C#编程学习08:Spire Pdf组件的引用,以国际知名期刊OR为例

需求说明:给定OR期刊文章的PDF文档,提取我们感兴趣的文章标题、作者、作者机构、关键字、接受日期、审稿日期、录用日期、出版日期、审稿分区等信息

C#编程学习08:Spire Pdf组件的引用,以国际知名期刊OR为例_第1张图片


提取效果:

C#编程学习08:Spire Pdf组件的引用,以国际知名期刊OR为例_第2张图片


开放工具:VS2010+Spire Pdf插件

需要组件:按钮(btn_or2018)、文本框(textbox1)


设计思想:

(1)读入pdf文档

           PdfDocument pdf = new PdfDocument();
            pdf.LoadFromFile(fileName);
            PdfPageBase page = pdf.Pages[1];//本次下载的OR文章文章正文第一页页码为 2

(2)首先使用,page.FindText("OPERATIONS RESEARCH").Finds;函数确定是否为OR期刊

(3)使用page.ExtractText函数进行关键标识词定位

(3)根据定位结果,进行相关位置的字符串提取(主要涉及函数SubString)与显示(textbox控件)


源代码:

1. 打开文档

        private void btn_or2018_Click(object sender, EventArgs e)

****************

> 请照做:
请把上面这篇讲 Spire Pdf 组件引用的文章一字不改地完整照录一遍。

> 原始数据:
****************

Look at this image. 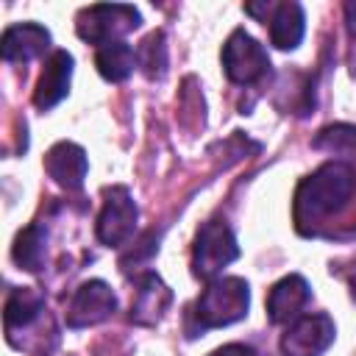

****************

> 完整输出:
C#编程学习08:Spire Pdf组件的引用,以国际知名期刊OR为例

需求说明:给定OR期刊文章的PDF文档,提取我们感兴趣的文章标题、作者、作者机构、关键字、接受日期、审稿日期、录用日期、出版日期、审稿分区等信息

C#编程学习08:Spire Pdf组件的引用,以国际知名期刊OR为例_第1张图片


提取效果:

C#编程学习08:Spire Pdf组件的引用,以国际知名期刊OR为例_第2张图片


开放工具:VS2010+Spire Pdf插件

需要组件:按钮(btn_or2018)、文本框(textbox1)


设计思想:

(1)读入pdf文档

           PdfDocument pdf = new PdfDocument();
            pdf.LoadFromFile(fileName);
            PdfPageBase page = pdf.Pages[1];//本次下载的OR文章文章正文第一页页码为 2

(2)首先使用,page.FindText("OPERATIONS RESEARCH").Finds;函数确定是否为OR期刊

(3)使用page.ExtractText函数进行关键标识词定位

(3)根据定位结果,进行相关位置的字符串提取(主要涉及函数SubString)与显示(textbox控件)


源代码:

1. 打开文档

        private void btn_or2018_Click(object sender, EventArgs e)